Se han creado así, nuevos bienes públicos que tienen muchos de los actuales desafíos globales, en términos de no rivalidad y no exclusión en el consumo. Esto implica que llegó el momento de definir el marco de gobernanza para la gestión de los bienes públicos globales.
Pero esto me lleva a una consideración más. Las instituciones mundiales para el manejo financiero no se han modificado sino que rigen las establecidas en la conferencia de 1944 en Bretton Woods: Una monetaria, el FMI y otra orientada a financiar la inversión. Allí prevaleció la tesis de los EEUU de corte comercial, en detrimento de las de John Maynard Keynes, representante de Gran Bretaña: el mundo se quedó sin capacidades para distribuir los superávits de unos y los déficits de otros.
Así, los EEUU utilizaron su superávit comercial en la posguerra para dolarizar a Europa y Japón, a cambio de que aceptaran un poder discrecional total de Estados Unidos en la política monetaria, según nos recordó Varoufakis recientemente. Y el nuevo sistema de la posguerra puso los cimientos de la mejor época del capitalismo, hasta que Estados Unidos perdió el superávit comercial y el esquema se vino abajo.

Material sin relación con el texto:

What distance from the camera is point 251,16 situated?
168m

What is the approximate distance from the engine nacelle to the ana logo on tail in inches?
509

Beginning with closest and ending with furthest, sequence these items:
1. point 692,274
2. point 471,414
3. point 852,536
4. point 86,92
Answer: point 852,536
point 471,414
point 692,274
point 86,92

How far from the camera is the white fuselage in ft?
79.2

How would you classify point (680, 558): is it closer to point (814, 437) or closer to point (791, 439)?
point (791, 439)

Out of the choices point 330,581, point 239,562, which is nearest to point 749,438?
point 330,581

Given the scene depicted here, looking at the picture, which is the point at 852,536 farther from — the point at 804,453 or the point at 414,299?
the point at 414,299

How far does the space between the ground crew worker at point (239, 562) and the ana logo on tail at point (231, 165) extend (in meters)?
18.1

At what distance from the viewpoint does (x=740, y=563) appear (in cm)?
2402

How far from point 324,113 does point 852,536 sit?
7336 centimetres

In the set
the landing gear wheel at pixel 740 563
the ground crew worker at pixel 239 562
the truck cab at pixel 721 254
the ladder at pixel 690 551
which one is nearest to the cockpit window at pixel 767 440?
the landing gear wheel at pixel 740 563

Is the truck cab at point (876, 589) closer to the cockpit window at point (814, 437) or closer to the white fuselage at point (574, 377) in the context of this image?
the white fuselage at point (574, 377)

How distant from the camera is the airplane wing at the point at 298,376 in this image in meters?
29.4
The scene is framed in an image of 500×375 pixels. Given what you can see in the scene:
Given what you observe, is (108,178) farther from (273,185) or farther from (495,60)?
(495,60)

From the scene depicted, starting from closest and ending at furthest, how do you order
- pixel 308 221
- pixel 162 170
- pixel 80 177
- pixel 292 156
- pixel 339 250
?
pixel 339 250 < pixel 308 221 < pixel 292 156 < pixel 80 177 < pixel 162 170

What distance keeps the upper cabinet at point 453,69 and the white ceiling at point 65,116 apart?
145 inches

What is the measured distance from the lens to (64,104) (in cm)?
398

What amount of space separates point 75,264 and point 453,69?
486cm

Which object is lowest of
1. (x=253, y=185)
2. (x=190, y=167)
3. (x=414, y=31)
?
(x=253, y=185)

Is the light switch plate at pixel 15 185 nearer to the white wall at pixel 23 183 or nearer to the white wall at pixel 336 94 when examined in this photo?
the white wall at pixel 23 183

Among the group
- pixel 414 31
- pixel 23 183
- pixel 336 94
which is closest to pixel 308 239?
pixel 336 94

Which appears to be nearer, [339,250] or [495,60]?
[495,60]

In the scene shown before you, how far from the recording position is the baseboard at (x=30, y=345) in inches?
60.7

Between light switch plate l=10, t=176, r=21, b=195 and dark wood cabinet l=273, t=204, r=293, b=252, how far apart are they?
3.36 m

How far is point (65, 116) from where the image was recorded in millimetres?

Keynes se adelantó a su época: su propuesta demandaba tecnologías digitales y mercados cambiarios que no existían en los cuarenta. Pero hoy en día es común su existencia y se tiene la experiencia institucional en relación con sistemas de compensación internacionales.
El mundo tiene una necesidad urgente de contar con un fondo global para la transición a una economía más equilibrada y con crecimiento (también ahora ecológica), algo que un Bretton Woods keynesiano creaba automáticamente, con el impuesto a los desequilibrios mundiales que tenía previsto.
Ojalá un Trump no nos convierta esta oleada de acuerdos internacionales en un alegrón de burro.